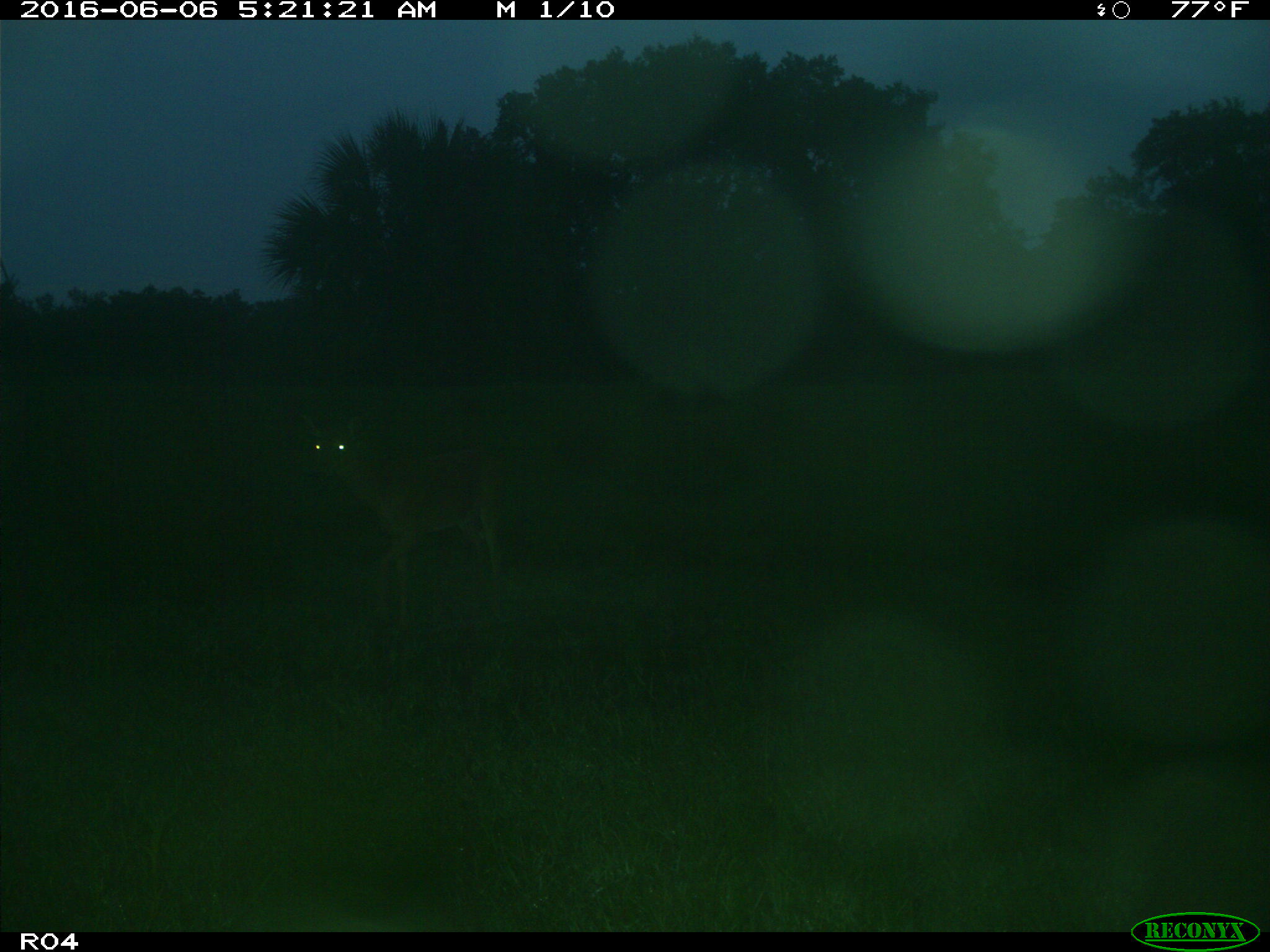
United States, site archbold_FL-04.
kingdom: Animalia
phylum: Chordata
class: Mammalia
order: Artiodactyla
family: Cervidae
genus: Odocoileus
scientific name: Odocoileus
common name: deer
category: unidentified deer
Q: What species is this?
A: Unidentified deer (deer) (Odocoileus).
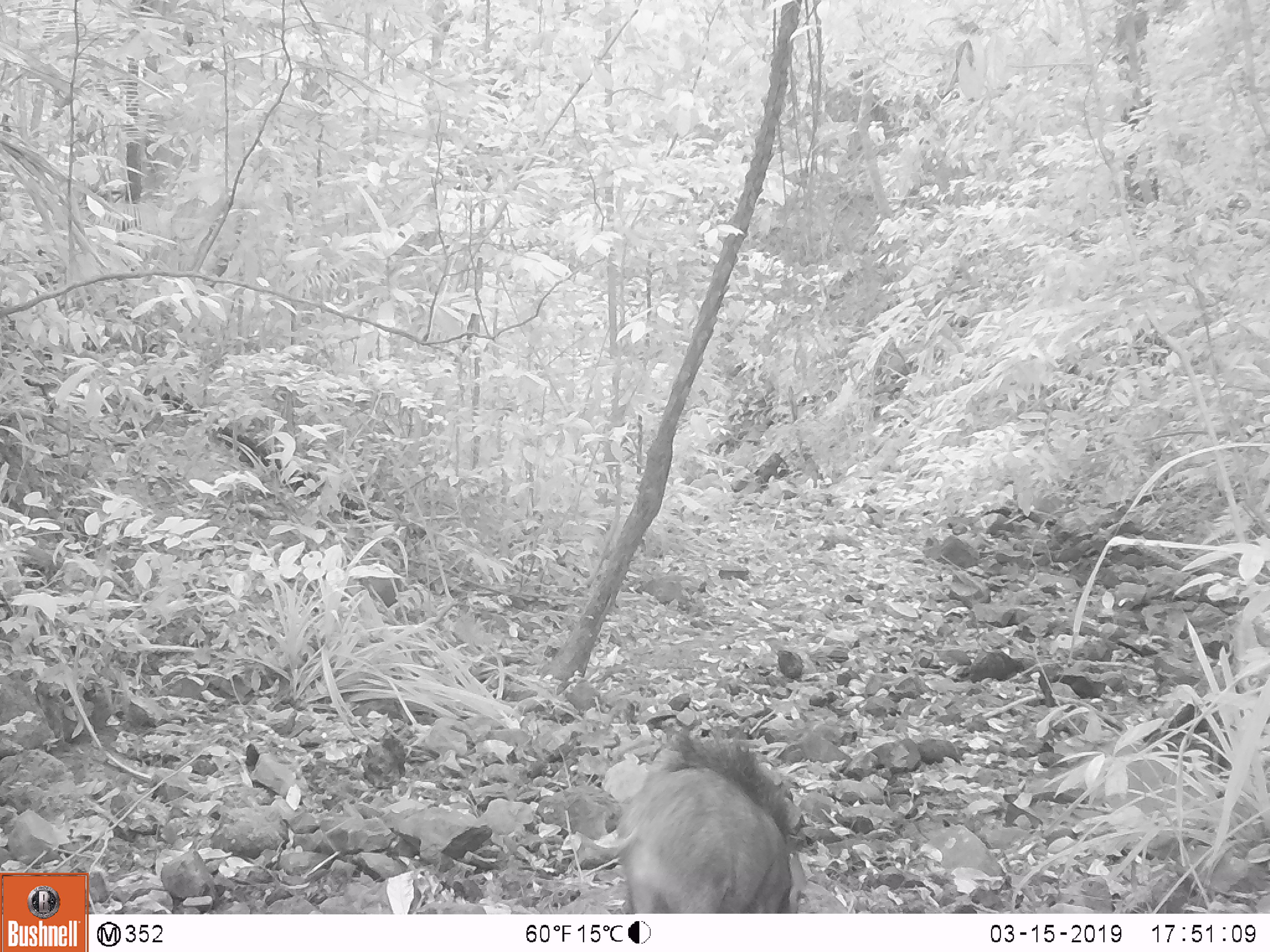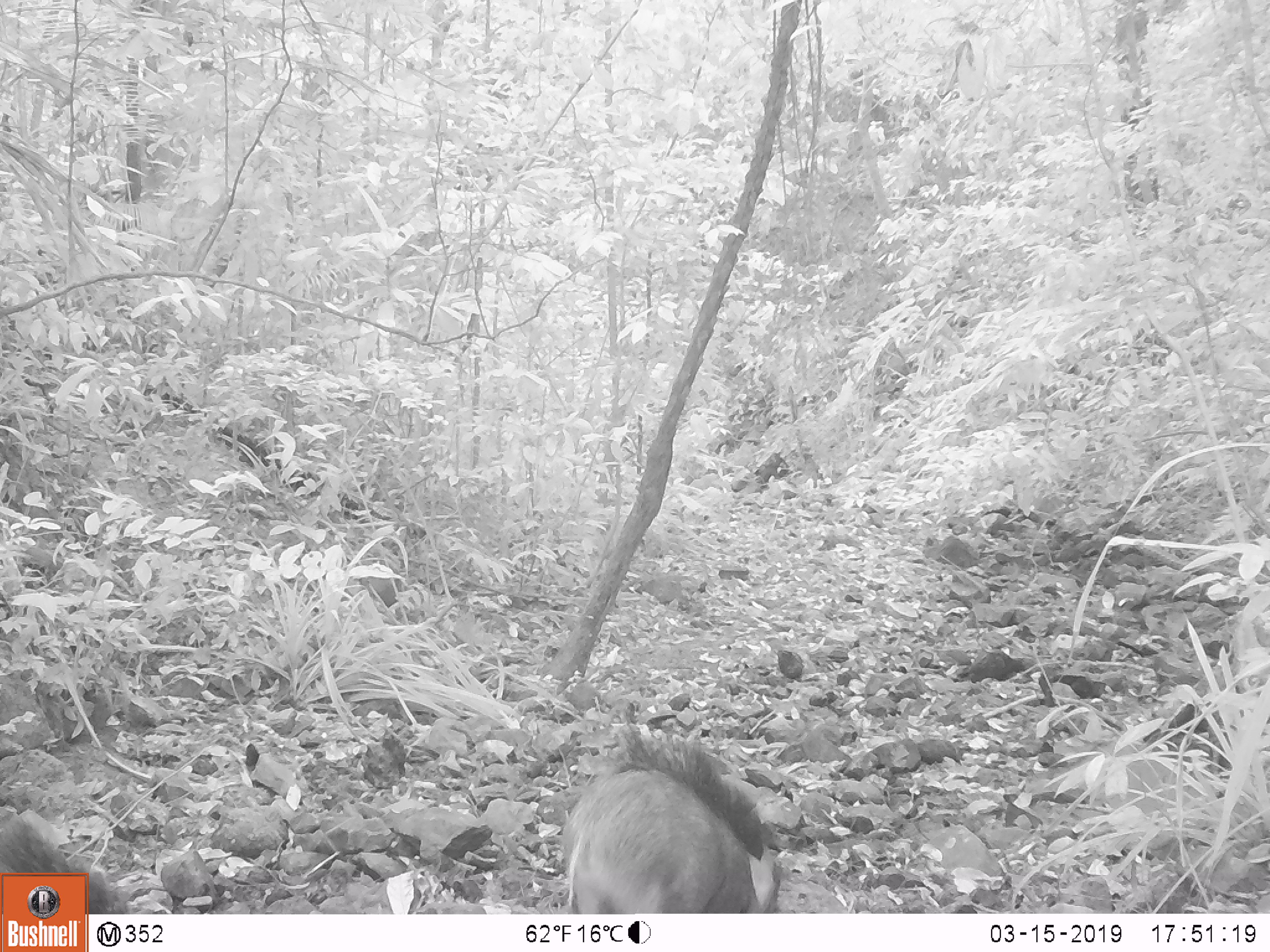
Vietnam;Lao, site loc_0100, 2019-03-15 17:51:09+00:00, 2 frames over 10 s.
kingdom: Animalia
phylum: Chordata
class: Mammalia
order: Artiodactyla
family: Suidae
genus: Sus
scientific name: Sus scrofa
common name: eurasian wild pig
Eurasian wild pig (Sus scrofa). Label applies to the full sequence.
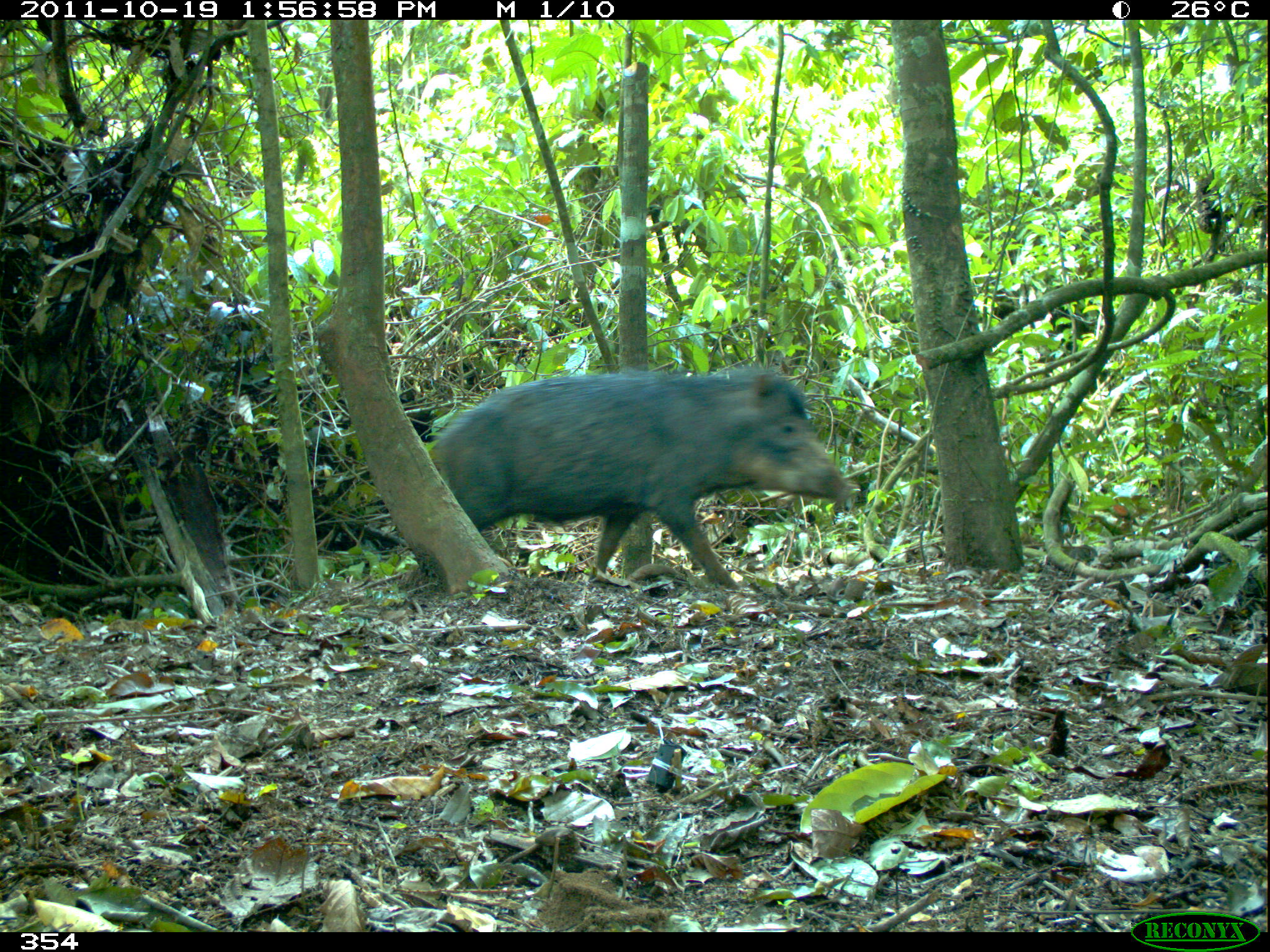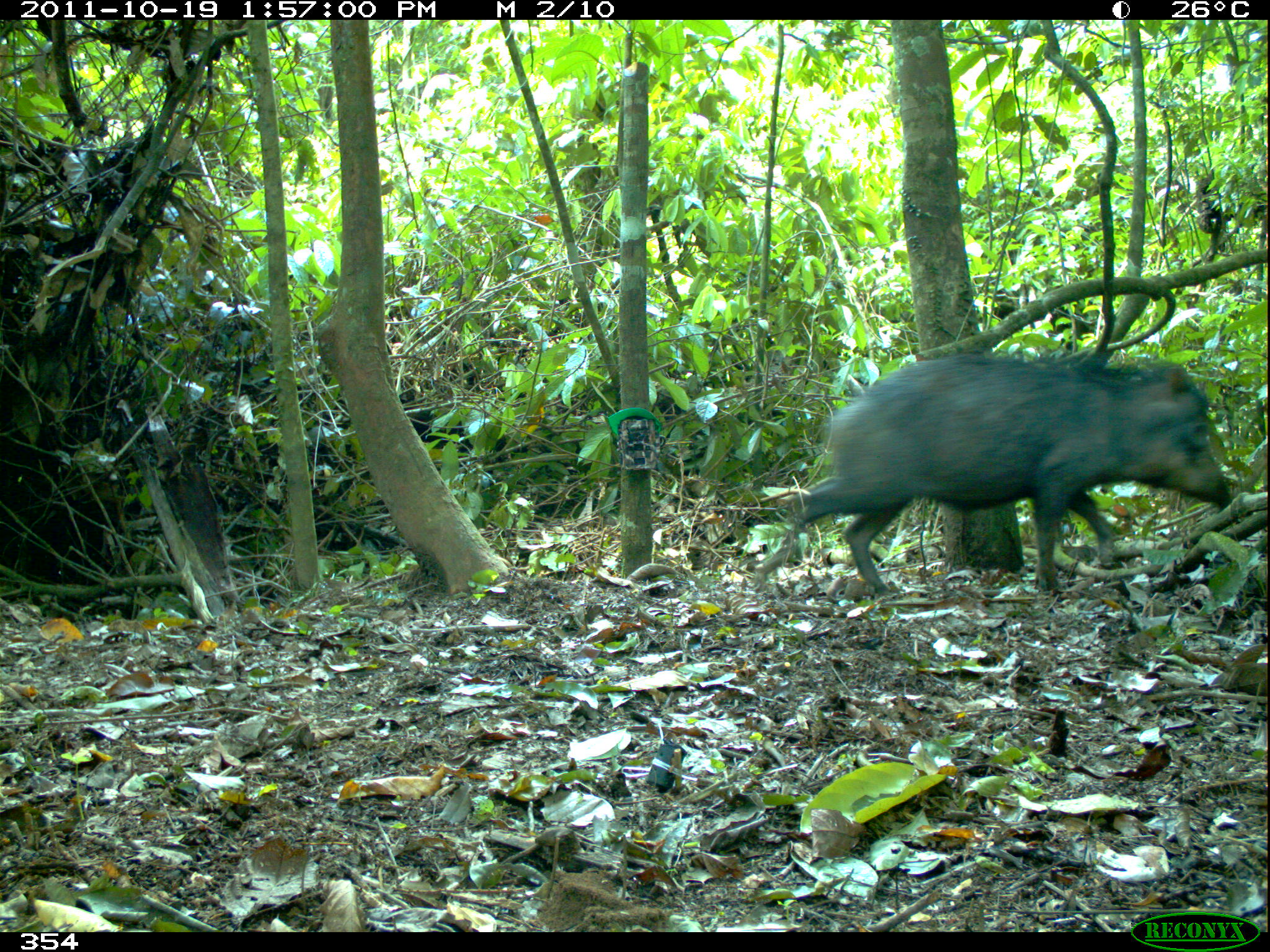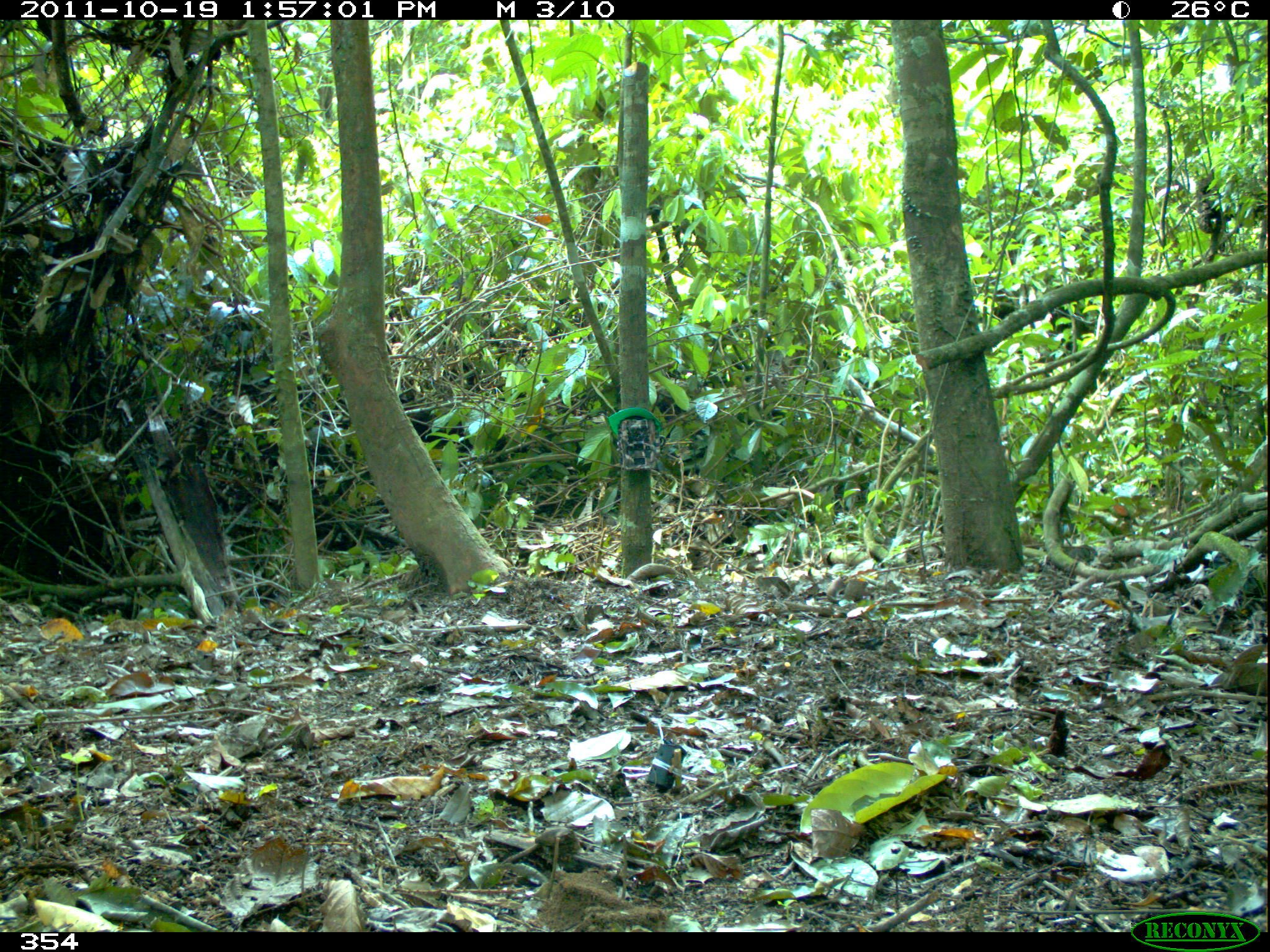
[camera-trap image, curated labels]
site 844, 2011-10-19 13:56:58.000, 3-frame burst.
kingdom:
━━━━━━
Word for word, give the data above again, without any images.

_Output of the task_.
United States, site archbold_FL-04.
kingdom: Animalia
phylum: Chordata
class: Mammalia
order: Artiodactyla
family: Cervidae
genus: Odocoileus
scientific name: Odocoileus
common name: deer
category: unidentified deer
Q: What species is this?
A: Unidentified deer (deer) (Odocoileus).
Vietnam;Lao, site loc_0100, 2019-03-15 17:51:09+00:00, 2 frames over 10 s.
kingdom: Animalia
phylum: Chordata
class: Mammalia
order: Artiodactyla
family: Suidae
genus: Sus
scientific name: Sus scrofa
common name: eurasian wild pig
Eurasian wild pig (Sus scrofa). Label applies to the full sequence.
[camera-trap image, curated labels]
site 844, 2011-10-19 13:56:58.000, 3-frame burst.
kingdom:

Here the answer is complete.